Jerry Welsh defines ambush marketing as “competitive assaults on ill-conceived and poorly implemented sponsorships” (Welsh n.d.). Here the element of sponsoring appears again. In relation to this definition, ambush marketing is the exploitation of promotion possibilities at events that an official sponsor does not use. Here it becomes clear that ambush marketing is not parasitic, as it is simply the result of competition. For example, there is the case of Adidas vs. Nike at the Olympic games 2008 in Beijing. Adidas made an investment of millions to become an Olympic partner. The sponsorship and trademark regulations were supposed to protect sponsors from ambush marketing. Unfortunately for Adidas, single people cannot be forced to agree to a contract with companies sponsoring the event. Nike secured sponsorships of some of the most visible athletes. That way Nike is not directly associated with the Olympic event but with its participants (Adidas’ Challenge: Sprinting Ahead in China 2008). This example shows that in ambush marketing it is about searching for idle marketing opportunities to have lower expenses than the event’s official sponsor. Combined this logical new definition results:

Ambush marketing is an unconventional managerial process that exploits the competitor’s negligence and capturing surprisingly marketing opportunities in an unconventional way to obtain brand awareness as a basis for profit in the early stages of the company.

## SOURCE MATERIAL
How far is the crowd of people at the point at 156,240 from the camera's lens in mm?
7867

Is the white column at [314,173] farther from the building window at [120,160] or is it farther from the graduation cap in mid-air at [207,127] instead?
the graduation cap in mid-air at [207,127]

## TO DO
1: Write out the part of the ambush marketing text from "Ambush marketing is an" down to "of the company.".
2: Answer these questions from the ambush marketing text:
(a) In which city and year were the Olympic games in the Adidas vs. Nike example?
(b) What did Nike secure?
(c) According to the final definition, what does ambush marketing seek to obtain?
3: List every person, company and place named in the ambush marketing text.

## TASK RESPONSES
1:
Ambush marketing is an unconventional managerial process that exploits the competitor’s negligence and capturing surprisingly marketing opportunities in an unconventional way to obtain brand awareness as a basis for profit in the early stages of the company.

2:
(a) Beijing, 2008.
(b) Sponsorships of some of the most visible athletes.
(c) Brand awareness as a basis for profit in the early stages of the company.

3:
Jerry Welsh
Adidas
Nike
Beijing
China